US Release Date: 06-18-1999
Directed by: Chris Buck, Kevin Lima
- Tony Goldwyn, as
- Tarzan (voice)
- Alex D. Linz, as
- Young Tarzan (voice)
- Glenn Close, as
- Kala (voice)
- Minnie Driver, as
- Jane (voice)
- Nigel Hawthorne, as
- Professor Porter (voice)
- Lance Henriksen, as
- Kerchak (voice)
- Wayne Knight, as
- Tantor (voice)
- Rosie O'Donnell, as
- Terk (voice)
- Brian Blessed as
- Clayton (voice)
Jane and Tarzan
Tarzan holds a special place in my heart as it was the very first film my wife and I took our youngest son to see in a theater. I will never forget how when the theater went dark and the screen lit up, he bolted for the door. I ran after him and together he and I watched the first twenty minutes of the movie standing in the back of the theater until he was brave enough to return to his seat. We later bought it on video and watched it often. Recently, he and I sat back down to watch it on television. It had been years since either of us had seen it but we both still knew all the words to the songs.

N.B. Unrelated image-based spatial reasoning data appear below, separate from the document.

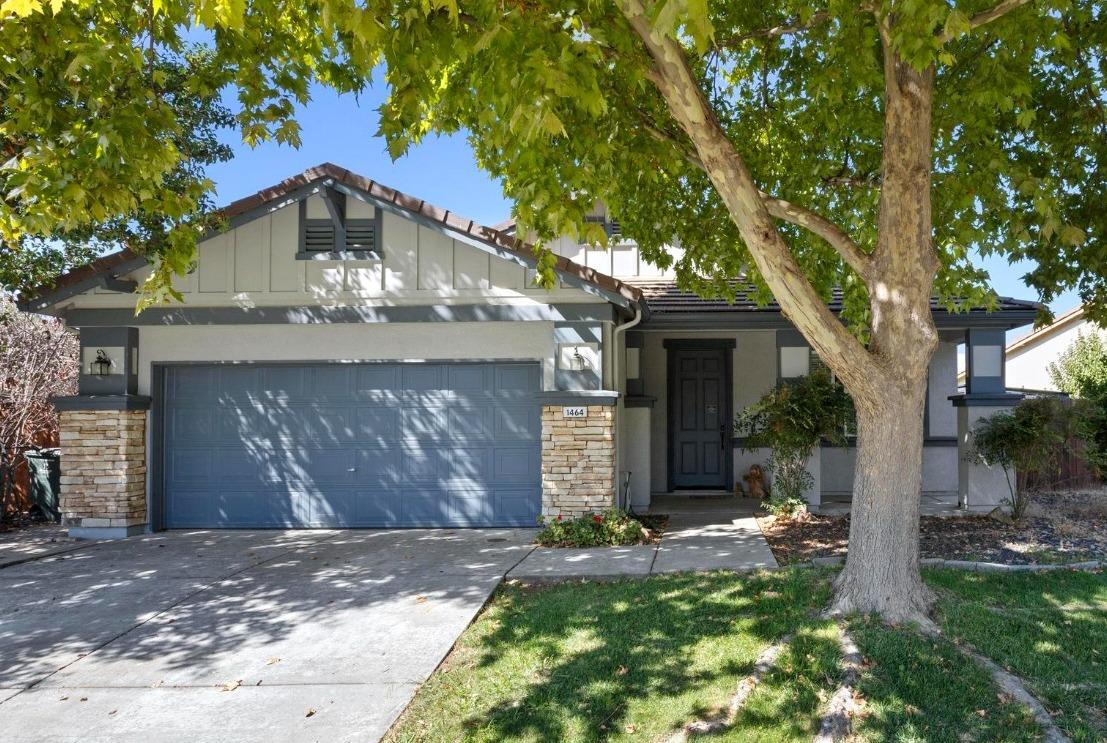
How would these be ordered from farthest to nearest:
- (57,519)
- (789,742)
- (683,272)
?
1. (57,519)
2. (683,272)
3. (789,742)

Tarzan tells the story of a family of apes in Africa at the end of the19th century. A female ape named Kala loses her baby to a hungry leopard. Saddened, she is only given hope when she hears a baby's cry in the jungle and races to investigates. She comes across a human baby recently orphaned by a leopard. After an exciting escape, she takes the baby back to her ape community and raises him as her own.
He grows up and has adventures with his animal friends. Rosie O'Donnell and Wayne Knight provide laughs as his ape and elephant companions, Terk and Tantor. Terk is loud and outgoing. When Kala tells her she is going to name the infant “Tarzan,” Terk says, “Okay…it’s yer baby.” Tantor is nervous and scared. When entering a river he complains, “Mom! Are you sure this water's sanitary? It looks questionable to me!”
Tarzan also has plenty of tension. The leader and protector of the apes, Kerchak, does not take kindly to Tarzan. He knows what problems he may bring with him. After coming into manhood, Tarzan protects the apes from yet another attack by a leopard and finally earns some respect from Kerchak. Before he can enjoy his new found prestige, other humans enter the jungle.
Professor Porter, his daughter Jane and their gun happy guard, Clayton, are in search of apes to study. Tarzan is instantly fascinated by them and after rescuing Jane from a pack of baboons, is quite interested in her. He tickles her toes and begins moving his hands up her legs before she kicks him away. He then peels off one of her gloves and compares his and her hands. He then puts his head to her chest to hear her heart beat. It is as romantic as any animated scene that has ever been drawn.
While Jane begins educating Tarzan, Clayton conspires to capture the apes. The movie then becomes an exciting action romance as Tarzan learns that the beauty of love comes in more than one form. He also learns of deceit and greed. Laughs are still provided and the movie remains entertaining throughout its 88 minute running time.
One of the very best things about this version of Tarzan is that he has clearly been raised by apes. He walks and moves like one. Look at when he wipes the dirt from the photo. He does not use his open hand but his knuckles like a simian would. Too often Tarzan has been portrayed with combed or quaffed hair, when it would have been long and tangled. His movement through the jungle, swinging by vines and sliding down branches, could never be duplicated by a real actor.
Tarzan is not exactly a musical but it has some very memorable songs that help advance the plot. "Two Worlds One Family" and "Strangers Like Me" express emotions and relate to the characters and story perfectly. "Trashin the Camp" is the only one that was added for song sake. It does little for the plot but is so quick paced and fun that you forgive it.
Tarzan remains one of Disney’s most solid animated movies.